Passage for review ->
╔══

Breast Implant Removal
Breast implant removal is an invasive procedure that’s performed when a woman decides she no longer wants her implants.
The surgery can address a variety of concerns, including implant malfunction, capsular contracture, and dissatisfaction with breast size. If a woman chooses not to replace her implants, a breast lift can be performed to address skin that may have been stretched.
Breast reconstruction surgery is intended for women who have undergone a mastectomy due to cancer or any other reason. Although breast reconstruction can rebuild your breast, the results are highly variable:
- A reconstructed breast will not have the same sensation and feel as the breast it replaces.
- Visible incision lines will always be present on the breast, whether from reconstruction or mastectomy.
- Certain surgical techniques will leave incision lines at the donor site, commonly located in less exposed areas of the body such as the back, abdomen or buttocks.
General reconstruction surgery is generally performed to correct or remove either congenital deformities (birth defects) or acquired deformities (deformities which are often obtained by extraneous situations such as disease, accidents, infections, and/or aging). Depending on the patient’s circumstances, a surgeon may perform many different procedures including, but not limited to: direct closures, skin grafts, tissue expansions, excisions, and laser surgery.

╚══

Data section ->
╔══

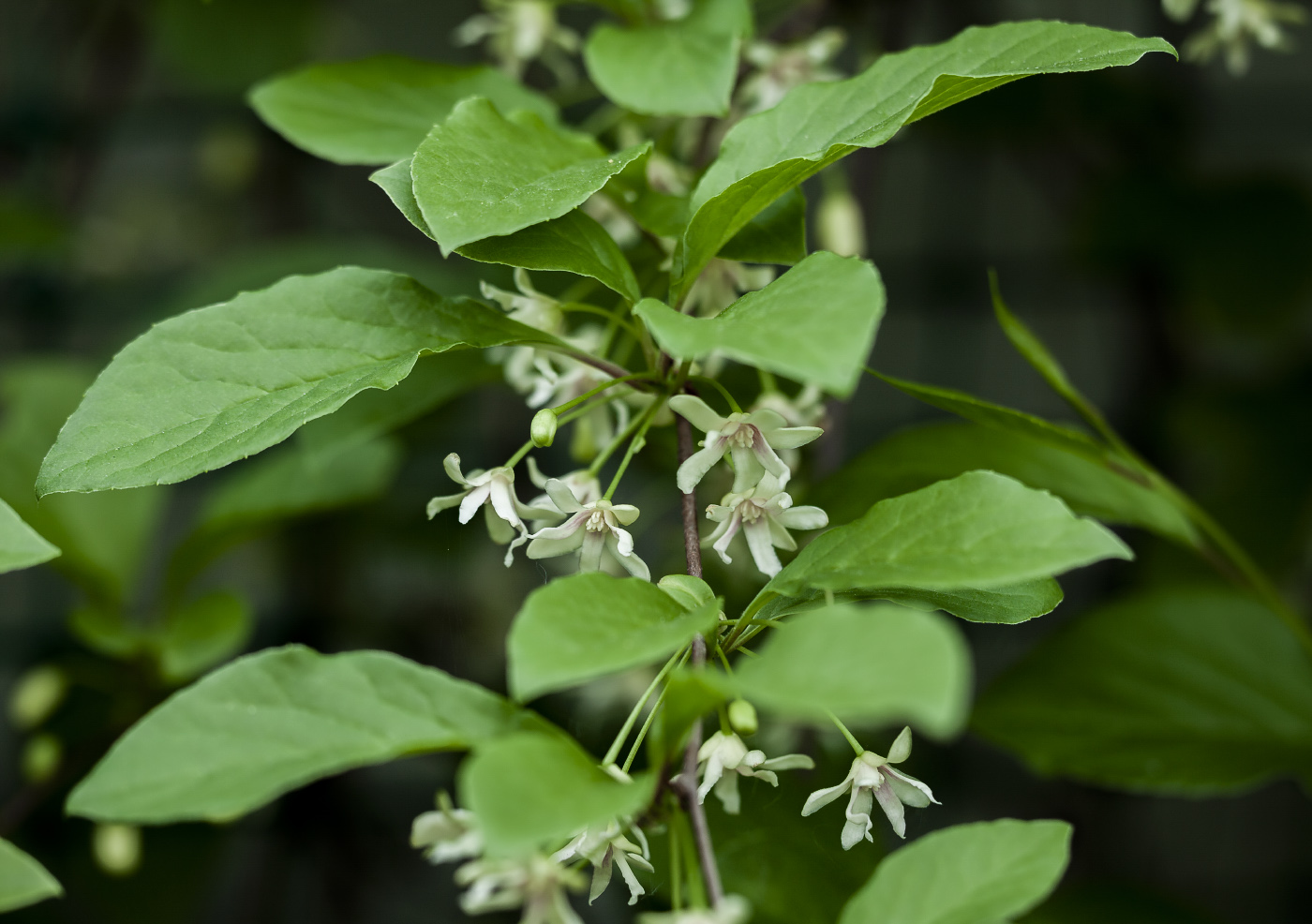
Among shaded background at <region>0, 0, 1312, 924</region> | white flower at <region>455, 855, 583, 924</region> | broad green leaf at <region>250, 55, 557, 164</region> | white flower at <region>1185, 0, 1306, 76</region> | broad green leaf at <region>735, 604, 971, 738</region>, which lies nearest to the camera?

╚══

From the passage on breast implant removal and reconstruction surgery, list every procedure it names that a surgeon may perform in general reconstruction surgery.

Direct closures, skin grafts, tissue expansions, excisions, and laser surgery.